**TEXTO DE LECTURA**
La petrolera estadounidense Chevron contabilizó un beneficio neto atribuido de US$6,010 millones (€5,457,9 millones) en el segundo trimestre de este año, lo que supuso un descenso del 48.3% respecto a las ganancias de US$11,622 millones (€10,554,5 millones) obtenidas en el mismo periodo del año anterior, según ha informado este viernes la empresa.
En concreto, la compañía ha explicado que esta caída se debe a la reducción de los márgenes de las ventas de productos refinados.
La facturación de la compañía entre abril y junio de este año disminuyó hasta 48.896 millones de dólares (€44,404 millones), un 28.9% menos, mientras que la producción de hidrocarburos de la empresa en el trimestre alcanzó los 2,959 millones de barriles de petróleo equivalentes por día.
El conjunto de gastos cayó un 22,2% y se situó en los 41.059 millones de dólares (37.288 millones de euros). Si se desglosan por capítulos, el desembolso de Chevron para adquirir petróleo crudo y otros productos, que emplea como materia prima para refino, se situó en 28.984 millones de dólares (26.315 millones de euros), un 28,6% menos. De su lado, los gastos operativos experimentaron un alza de casi el 0,8%, hasta los 7.224 millones de dólares (6.559 millones de euros).

**INFORMACIÓN**
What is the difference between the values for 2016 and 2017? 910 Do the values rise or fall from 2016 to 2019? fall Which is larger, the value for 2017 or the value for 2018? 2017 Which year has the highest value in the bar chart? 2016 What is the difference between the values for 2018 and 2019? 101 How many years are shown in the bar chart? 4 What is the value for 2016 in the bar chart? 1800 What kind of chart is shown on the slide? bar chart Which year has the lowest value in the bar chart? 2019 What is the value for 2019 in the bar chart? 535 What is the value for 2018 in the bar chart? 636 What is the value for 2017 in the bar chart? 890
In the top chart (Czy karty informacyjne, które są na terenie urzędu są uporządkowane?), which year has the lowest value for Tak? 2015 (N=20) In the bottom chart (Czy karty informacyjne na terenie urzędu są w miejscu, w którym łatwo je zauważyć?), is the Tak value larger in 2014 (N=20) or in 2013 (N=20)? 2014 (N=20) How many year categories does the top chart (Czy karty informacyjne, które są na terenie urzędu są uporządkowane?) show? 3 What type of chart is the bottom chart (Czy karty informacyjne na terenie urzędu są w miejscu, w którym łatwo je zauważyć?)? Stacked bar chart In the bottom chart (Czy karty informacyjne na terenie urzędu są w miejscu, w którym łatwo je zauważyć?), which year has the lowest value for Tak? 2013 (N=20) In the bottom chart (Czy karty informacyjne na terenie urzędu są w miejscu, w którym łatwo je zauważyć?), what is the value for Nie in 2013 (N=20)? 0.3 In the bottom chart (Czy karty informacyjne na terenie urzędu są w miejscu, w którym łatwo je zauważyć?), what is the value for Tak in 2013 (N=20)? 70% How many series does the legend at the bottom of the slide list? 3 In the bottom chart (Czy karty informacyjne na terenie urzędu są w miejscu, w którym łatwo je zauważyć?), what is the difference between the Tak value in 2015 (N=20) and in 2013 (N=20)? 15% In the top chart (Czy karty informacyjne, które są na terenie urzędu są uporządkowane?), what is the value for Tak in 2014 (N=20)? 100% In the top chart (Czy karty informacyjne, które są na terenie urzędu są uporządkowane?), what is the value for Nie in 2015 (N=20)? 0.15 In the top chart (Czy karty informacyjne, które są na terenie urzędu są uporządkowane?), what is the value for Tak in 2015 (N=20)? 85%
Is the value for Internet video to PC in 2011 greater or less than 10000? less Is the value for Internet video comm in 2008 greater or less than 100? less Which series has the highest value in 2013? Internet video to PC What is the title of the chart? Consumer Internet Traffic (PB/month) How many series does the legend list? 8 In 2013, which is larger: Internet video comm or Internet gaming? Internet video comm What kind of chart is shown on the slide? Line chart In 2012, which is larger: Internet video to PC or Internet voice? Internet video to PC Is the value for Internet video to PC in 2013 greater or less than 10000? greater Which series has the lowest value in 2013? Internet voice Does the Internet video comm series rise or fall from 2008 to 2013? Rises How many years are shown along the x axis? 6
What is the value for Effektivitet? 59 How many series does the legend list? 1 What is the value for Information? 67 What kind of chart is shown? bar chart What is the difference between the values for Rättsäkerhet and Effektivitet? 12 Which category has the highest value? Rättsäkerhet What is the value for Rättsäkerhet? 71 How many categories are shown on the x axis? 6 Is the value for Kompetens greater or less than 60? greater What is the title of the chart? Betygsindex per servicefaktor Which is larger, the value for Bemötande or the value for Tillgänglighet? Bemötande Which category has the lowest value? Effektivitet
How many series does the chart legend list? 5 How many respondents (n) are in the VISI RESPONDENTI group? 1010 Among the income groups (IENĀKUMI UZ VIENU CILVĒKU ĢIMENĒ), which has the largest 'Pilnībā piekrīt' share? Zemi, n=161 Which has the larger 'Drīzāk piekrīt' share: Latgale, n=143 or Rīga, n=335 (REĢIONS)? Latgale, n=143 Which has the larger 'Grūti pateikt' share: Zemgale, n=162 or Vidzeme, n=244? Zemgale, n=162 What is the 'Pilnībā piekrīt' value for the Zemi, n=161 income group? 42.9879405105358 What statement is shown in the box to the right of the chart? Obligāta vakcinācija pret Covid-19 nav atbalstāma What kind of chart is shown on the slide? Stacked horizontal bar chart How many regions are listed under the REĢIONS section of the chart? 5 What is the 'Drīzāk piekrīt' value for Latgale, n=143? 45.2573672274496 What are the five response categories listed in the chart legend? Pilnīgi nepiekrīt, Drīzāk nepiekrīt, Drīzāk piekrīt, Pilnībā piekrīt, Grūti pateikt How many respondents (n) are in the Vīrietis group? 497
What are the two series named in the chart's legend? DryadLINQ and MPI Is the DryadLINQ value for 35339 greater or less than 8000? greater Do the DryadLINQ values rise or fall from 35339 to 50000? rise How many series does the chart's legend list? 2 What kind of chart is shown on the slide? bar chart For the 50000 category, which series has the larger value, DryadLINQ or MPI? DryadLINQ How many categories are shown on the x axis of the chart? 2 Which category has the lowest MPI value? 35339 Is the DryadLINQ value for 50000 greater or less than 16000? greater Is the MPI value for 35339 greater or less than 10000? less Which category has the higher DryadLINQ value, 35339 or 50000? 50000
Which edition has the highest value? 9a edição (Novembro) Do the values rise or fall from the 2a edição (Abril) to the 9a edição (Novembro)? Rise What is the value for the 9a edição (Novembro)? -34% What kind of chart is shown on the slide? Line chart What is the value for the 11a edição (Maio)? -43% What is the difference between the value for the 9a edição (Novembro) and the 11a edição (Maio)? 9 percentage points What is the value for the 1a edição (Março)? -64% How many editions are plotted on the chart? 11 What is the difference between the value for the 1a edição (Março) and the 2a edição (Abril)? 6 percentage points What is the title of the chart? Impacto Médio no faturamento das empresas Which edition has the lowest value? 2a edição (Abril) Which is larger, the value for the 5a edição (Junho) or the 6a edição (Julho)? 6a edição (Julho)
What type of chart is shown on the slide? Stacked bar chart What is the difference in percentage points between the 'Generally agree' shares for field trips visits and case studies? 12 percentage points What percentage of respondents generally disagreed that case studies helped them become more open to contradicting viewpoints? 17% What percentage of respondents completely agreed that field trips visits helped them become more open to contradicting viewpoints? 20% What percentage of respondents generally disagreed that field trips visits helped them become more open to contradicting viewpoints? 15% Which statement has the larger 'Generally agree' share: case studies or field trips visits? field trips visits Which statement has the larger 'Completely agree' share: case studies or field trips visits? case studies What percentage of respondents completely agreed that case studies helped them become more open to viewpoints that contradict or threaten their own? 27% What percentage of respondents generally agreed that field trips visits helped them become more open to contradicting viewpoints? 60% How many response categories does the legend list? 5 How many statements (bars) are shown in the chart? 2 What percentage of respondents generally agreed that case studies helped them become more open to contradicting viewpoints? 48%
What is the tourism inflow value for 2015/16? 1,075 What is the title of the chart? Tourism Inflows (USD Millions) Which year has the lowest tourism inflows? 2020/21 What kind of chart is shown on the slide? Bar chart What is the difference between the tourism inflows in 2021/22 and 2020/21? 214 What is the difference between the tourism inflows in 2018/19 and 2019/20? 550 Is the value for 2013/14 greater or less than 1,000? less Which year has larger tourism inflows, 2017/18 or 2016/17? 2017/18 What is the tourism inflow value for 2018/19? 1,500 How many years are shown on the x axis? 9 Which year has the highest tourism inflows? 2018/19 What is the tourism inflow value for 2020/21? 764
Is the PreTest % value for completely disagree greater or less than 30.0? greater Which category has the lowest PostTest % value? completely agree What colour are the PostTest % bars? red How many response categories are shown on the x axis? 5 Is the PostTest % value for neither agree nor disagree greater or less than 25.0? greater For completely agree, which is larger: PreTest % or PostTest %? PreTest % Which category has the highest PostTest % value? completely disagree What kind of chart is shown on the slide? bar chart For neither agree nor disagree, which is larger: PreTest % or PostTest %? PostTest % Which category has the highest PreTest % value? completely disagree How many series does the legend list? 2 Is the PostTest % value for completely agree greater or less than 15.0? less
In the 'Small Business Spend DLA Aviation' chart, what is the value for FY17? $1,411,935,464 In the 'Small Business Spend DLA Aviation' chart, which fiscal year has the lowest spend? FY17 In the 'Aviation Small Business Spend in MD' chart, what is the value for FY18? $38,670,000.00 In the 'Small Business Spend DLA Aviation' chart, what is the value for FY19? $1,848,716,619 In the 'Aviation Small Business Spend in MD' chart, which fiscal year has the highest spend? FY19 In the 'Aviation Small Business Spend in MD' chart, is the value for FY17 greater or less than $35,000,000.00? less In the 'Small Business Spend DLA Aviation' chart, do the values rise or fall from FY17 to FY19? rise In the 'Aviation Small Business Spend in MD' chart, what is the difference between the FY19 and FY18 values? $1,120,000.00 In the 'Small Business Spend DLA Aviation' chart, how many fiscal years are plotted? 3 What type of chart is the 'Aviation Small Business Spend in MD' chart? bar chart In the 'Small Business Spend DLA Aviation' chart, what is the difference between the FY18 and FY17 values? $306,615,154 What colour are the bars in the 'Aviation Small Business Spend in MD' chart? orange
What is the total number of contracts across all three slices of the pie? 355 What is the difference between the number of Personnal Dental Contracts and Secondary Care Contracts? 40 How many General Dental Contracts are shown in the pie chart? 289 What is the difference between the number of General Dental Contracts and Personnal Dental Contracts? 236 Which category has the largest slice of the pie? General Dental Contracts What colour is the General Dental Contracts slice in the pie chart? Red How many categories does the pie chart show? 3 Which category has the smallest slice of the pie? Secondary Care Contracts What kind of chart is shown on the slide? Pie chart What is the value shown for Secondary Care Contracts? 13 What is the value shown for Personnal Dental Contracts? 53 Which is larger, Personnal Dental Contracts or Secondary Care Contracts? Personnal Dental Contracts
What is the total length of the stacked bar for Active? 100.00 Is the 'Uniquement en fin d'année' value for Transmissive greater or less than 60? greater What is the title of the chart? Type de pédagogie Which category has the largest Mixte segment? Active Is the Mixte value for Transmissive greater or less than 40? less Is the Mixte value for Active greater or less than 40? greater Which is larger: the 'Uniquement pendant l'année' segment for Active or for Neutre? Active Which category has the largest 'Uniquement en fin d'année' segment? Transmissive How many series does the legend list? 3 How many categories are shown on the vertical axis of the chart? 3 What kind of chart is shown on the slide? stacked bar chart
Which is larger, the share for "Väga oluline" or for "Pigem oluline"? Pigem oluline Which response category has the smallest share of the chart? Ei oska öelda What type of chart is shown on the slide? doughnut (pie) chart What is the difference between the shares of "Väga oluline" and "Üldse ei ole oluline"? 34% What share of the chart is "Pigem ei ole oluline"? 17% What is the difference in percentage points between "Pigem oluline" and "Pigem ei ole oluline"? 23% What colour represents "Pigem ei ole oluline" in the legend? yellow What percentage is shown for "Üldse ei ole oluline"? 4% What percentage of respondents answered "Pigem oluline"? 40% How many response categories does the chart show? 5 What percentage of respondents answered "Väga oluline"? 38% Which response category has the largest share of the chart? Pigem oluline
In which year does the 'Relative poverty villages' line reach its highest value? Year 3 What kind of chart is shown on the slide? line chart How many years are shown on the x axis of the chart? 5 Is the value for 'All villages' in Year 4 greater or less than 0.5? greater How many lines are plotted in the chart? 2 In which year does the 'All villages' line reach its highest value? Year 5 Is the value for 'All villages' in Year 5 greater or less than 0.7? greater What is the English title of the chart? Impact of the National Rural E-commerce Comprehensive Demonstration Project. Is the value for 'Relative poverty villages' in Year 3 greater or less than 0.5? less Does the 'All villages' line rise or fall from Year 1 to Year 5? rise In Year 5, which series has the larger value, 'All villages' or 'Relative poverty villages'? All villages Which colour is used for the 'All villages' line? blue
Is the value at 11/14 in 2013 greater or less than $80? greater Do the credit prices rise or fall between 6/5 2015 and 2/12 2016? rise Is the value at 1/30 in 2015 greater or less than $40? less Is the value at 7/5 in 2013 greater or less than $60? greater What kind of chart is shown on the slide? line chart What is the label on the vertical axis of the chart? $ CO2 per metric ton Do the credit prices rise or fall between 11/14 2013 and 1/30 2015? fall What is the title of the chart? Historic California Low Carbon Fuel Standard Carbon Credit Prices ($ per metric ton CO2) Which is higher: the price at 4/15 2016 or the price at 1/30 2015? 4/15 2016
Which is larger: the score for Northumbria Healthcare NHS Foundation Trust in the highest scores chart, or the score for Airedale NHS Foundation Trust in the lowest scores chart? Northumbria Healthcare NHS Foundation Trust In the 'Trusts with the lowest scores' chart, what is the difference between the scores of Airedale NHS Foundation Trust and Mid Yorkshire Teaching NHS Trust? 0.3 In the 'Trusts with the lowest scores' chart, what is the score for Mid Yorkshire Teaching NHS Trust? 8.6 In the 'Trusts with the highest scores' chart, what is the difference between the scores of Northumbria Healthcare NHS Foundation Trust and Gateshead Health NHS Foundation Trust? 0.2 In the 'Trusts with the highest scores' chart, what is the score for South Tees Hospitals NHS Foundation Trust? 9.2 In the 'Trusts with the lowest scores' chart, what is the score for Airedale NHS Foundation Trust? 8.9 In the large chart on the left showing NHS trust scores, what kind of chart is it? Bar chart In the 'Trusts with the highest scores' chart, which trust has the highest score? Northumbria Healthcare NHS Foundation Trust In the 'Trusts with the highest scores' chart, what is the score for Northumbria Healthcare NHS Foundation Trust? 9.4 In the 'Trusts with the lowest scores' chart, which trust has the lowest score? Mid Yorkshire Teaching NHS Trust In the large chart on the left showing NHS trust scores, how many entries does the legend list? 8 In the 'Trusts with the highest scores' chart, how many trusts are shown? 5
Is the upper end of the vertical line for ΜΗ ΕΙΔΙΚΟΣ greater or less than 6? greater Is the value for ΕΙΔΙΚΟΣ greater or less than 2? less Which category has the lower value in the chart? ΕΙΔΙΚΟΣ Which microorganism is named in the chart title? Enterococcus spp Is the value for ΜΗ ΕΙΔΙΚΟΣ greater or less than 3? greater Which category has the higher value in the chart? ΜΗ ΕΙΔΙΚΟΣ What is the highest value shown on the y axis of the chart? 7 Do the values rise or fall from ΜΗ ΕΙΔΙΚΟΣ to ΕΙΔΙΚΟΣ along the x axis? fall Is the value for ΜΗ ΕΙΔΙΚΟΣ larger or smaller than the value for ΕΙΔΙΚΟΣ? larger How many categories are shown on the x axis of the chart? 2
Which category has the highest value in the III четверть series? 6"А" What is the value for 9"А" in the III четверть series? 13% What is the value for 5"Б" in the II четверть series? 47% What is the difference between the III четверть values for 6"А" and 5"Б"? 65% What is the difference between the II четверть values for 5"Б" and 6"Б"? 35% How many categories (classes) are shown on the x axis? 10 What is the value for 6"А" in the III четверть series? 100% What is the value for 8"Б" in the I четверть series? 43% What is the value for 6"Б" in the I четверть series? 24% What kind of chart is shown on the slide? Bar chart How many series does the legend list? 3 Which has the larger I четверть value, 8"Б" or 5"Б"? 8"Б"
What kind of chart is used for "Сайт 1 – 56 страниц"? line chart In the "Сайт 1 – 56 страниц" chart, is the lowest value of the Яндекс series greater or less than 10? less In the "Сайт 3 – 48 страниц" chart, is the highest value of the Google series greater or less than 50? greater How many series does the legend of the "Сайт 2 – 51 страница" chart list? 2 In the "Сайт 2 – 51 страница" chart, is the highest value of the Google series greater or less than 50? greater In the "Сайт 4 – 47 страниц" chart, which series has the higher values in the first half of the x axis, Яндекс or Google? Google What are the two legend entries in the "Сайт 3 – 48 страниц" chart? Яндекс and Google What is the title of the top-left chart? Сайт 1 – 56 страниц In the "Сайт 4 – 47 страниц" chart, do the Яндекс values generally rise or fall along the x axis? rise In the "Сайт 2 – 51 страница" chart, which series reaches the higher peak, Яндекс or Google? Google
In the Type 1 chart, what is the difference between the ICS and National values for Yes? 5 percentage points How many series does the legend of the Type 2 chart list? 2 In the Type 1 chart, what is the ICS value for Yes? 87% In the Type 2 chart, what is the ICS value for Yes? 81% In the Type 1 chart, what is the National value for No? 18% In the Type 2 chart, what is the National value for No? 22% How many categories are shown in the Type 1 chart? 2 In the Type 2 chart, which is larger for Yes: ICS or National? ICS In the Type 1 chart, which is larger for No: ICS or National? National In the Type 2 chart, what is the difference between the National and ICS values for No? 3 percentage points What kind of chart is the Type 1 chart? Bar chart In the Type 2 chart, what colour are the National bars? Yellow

**TU OBJETIVO**
Devuelve íntegro el texto sobre las ganancias trimestrales de Chevron, sin cambiar nada. Las filas son un material aparte, independiente del texto.

**RESPUESTA**
La petrolera estadounidense Chevron contabilizó un beneficio neto atribuido de US$6,010 millones (€5,457,9 millones) en el segundo trimestre de este año, lo que supuso un descenso del 48.3% respecto a las ganancias de US$11,622 millones (€10,554,5 millones) obtenidas en el mismo periodo del año anterior, según ha informado este viernes la empresa.
En concreto, la compañía ha explicado que esta caída se debe a la reducción de los márgenes de las ventas de productos refinados.
La facturación de la compañía entre abril y junio de este año disminuyó hasta 48.896 millones de dólares (€44,404 millones), un 28.9% menos, mientras que la producción de hidrocarburos de la empresa en el trimestre alcanzó los 2,959 millones de barriles de petróleo equivalentes por día.
El conjunto de gastos cayó un 22,2% y se situó en los 41.059 millones de dólares (37.288 millones de euros). Si se desglosan por capítulos, el desembolso de Chevron para adquirir petróleo crudo y otros productos, que emplea como materia prima para refino, se situó en 28.984 millones de dólares (26.315 millones de euros), un 28,6% menos. De su lado, los gastos operativos experimentaron un alza de casi el 0,8%, hasta los 7.224 millones de dólares (6.559 millones de euros).